(Material for the task)

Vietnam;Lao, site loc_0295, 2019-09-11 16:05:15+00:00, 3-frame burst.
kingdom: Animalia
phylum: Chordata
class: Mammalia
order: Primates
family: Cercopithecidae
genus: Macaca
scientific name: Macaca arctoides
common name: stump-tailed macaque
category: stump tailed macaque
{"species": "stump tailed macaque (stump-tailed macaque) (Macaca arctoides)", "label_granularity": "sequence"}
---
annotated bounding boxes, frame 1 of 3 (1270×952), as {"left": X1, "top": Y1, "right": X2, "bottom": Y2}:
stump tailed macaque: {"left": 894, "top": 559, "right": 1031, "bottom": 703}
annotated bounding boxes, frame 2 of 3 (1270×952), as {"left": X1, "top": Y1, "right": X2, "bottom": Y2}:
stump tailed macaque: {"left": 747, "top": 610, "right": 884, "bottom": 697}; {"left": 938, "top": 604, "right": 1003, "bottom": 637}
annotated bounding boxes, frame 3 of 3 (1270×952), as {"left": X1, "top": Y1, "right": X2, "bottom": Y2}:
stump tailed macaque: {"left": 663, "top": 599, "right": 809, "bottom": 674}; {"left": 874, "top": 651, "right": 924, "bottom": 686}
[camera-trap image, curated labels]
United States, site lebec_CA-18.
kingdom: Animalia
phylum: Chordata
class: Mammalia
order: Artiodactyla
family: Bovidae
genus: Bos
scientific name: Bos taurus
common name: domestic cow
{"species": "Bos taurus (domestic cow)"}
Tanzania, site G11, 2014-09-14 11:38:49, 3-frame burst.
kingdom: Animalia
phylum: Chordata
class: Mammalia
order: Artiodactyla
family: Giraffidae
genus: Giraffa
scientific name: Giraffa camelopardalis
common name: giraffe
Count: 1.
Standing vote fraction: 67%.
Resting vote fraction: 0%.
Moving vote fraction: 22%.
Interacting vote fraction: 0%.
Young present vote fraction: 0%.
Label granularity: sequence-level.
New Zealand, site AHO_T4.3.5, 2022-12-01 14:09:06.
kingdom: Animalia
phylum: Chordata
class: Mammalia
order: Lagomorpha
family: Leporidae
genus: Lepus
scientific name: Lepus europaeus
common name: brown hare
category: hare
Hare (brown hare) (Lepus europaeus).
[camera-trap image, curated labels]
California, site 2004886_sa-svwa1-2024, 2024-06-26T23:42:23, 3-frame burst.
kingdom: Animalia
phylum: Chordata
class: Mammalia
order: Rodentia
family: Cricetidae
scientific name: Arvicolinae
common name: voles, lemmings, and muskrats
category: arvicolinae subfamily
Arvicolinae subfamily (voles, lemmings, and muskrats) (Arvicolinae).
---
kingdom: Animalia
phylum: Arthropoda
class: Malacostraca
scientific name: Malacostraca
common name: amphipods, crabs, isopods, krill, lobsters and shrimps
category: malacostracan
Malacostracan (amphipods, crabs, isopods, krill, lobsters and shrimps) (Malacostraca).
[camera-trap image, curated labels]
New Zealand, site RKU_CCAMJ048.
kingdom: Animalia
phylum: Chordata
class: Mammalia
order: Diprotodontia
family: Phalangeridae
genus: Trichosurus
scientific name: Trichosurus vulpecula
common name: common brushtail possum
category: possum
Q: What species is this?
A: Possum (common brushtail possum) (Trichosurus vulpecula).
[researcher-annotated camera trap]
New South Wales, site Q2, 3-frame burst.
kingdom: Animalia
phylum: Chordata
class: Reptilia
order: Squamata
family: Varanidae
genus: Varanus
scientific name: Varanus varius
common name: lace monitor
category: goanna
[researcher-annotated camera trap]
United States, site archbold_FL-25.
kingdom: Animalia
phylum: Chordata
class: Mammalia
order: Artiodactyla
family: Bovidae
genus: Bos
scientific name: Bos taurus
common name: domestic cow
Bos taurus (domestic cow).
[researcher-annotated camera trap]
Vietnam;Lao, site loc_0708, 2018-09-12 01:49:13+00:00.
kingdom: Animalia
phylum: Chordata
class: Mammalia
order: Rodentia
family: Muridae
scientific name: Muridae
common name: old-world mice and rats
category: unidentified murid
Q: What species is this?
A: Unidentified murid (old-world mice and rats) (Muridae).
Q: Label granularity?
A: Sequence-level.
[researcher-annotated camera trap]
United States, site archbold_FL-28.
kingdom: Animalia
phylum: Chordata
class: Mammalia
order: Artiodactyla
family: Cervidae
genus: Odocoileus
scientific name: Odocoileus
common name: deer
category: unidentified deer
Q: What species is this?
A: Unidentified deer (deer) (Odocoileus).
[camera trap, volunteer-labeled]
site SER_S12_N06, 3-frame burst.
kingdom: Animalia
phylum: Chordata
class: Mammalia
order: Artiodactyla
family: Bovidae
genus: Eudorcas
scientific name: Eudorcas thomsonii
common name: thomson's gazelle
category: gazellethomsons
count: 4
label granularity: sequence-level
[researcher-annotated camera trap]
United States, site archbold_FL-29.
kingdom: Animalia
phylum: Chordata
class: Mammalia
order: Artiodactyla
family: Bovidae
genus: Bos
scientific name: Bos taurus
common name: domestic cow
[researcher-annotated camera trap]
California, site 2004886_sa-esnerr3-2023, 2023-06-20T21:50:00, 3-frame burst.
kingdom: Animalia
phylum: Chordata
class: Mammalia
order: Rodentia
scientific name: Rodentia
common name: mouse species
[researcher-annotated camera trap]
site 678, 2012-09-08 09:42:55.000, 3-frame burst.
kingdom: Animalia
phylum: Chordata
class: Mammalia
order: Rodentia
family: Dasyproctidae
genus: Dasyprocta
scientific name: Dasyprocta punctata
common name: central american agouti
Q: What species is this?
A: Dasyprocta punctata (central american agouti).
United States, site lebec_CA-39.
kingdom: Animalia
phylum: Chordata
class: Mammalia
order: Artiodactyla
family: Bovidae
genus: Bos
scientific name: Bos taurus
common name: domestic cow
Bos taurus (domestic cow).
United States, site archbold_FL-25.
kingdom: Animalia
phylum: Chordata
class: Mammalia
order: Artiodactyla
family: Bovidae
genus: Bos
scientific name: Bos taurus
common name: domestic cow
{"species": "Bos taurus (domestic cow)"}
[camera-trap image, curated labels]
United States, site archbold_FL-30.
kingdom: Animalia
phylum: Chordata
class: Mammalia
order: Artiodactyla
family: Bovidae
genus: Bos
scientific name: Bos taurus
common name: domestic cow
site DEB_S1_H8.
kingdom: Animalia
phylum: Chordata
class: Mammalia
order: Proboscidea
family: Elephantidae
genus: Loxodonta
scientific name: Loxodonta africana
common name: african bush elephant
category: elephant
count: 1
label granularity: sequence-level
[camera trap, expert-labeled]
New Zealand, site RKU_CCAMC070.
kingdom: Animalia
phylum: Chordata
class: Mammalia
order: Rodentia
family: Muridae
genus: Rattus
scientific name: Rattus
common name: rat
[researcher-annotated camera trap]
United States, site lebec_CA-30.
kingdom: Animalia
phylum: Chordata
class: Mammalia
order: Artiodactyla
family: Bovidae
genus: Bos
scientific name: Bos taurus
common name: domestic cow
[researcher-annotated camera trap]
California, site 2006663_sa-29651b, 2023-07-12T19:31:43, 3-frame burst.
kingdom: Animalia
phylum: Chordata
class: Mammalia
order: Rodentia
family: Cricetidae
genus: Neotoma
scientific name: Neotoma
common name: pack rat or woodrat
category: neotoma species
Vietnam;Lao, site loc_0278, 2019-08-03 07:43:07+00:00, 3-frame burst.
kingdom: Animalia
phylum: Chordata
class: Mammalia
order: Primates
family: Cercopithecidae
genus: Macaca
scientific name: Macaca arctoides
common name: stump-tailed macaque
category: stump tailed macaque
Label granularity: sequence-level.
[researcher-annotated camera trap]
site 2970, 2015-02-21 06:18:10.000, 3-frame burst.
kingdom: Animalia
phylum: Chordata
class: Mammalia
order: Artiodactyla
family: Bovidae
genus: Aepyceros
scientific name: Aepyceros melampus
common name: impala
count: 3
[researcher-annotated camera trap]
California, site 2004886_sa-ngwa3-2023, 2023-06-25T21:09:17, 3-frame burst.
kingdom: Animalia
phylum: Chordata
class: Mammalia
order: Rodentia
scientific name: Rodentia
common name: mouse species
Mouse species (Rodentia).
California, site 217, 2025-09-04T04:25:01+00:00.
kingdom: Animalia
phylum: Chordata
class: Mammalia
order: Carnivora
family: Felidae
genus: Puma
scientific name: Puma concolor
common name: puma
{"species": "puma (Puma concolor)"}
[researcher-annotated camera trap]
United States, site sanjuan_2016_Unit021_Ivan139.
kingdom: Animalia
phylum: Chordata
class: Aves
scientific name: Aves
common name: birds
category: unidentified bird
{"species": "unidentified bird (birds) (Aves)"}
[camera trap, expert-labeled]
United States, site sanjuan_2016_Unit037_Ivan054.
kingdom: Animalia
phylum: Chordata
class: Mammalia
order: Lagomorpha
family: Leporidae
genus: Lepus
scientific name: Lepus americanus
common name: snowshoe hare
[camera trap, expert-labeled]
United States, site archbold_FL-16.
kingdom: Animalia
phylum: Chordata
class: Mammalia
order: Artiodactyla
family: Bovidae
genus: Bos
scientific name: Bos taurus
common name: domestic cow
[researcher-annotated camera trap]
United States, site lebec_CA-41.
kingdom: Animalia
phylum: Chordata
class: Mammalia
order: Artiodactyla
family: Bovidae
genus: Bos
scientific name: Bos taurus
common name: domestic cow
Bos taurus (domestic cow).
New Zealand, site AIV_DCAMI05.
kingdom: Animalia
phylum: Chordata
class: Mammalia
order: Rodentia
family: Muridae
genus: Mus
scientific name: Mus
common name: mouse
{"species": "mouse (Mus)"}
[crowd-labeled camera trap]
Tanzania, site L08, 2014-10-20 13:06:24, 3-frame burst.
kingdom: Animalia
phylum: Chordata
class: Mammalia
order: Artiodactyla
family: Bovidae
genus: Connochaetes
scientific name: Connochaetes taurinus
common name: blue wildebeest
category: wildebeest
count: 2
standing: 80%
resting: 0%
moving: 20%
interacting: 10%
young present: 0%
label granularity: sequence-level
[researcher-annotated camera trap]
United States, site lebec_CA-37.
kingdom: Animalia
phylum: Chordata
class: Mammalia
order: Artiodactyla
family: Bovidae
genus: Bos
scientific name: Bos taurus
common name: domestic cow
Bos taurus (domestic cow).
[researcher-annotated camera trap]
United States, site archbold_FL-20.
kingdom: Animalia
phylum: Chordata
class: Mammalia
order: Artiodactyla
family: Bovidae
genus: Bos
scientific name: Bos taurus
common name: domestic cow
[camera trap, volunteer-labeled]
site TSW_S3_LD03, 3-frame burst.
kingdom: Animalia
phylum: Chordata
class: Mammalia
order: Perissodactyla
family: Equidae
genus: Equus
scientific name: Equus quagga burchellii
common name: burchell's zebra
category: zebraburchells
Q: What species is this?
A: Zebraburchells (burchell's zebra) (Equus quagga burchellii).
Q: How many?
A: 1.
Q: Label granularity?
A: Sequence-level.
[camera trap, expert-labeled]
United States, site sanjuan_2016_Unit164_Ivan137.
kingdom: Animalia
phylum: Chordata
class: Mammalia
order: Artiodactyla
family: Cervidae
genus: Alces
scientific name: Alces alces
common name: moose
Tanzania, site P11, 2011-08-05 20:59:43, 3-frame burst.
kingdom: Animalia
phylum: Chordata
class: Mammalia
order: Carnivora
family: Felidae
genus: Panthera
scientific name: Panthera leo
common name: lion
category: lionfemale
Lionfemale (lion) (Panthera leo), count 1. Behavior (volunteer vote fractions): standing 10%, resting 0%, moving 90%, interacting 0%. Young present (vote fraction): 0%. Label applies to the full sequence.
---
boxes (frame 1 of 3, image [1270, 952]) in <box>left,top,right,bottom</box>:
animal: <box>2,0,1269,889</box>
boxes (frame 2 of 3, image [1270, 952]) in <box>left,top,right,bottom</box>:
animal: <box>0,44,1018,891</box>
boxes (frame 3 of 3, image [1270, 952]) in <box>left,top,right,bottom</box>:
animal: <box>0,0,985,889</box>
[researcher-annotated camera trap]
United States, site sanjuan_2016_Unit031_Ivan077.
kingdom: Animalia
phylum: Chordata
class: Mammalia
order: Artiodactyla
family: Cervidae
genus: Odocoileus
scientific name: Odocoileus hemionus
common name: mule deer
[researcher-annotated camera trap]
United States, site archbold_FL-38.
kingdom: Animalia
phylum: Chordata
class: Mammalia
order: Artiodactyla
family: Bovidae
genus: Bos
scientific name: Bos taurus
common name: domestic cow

(Exercise aim)
How many lines in the entries above include the string "Zealand"? Give only the number.

(Response for this exercise)
4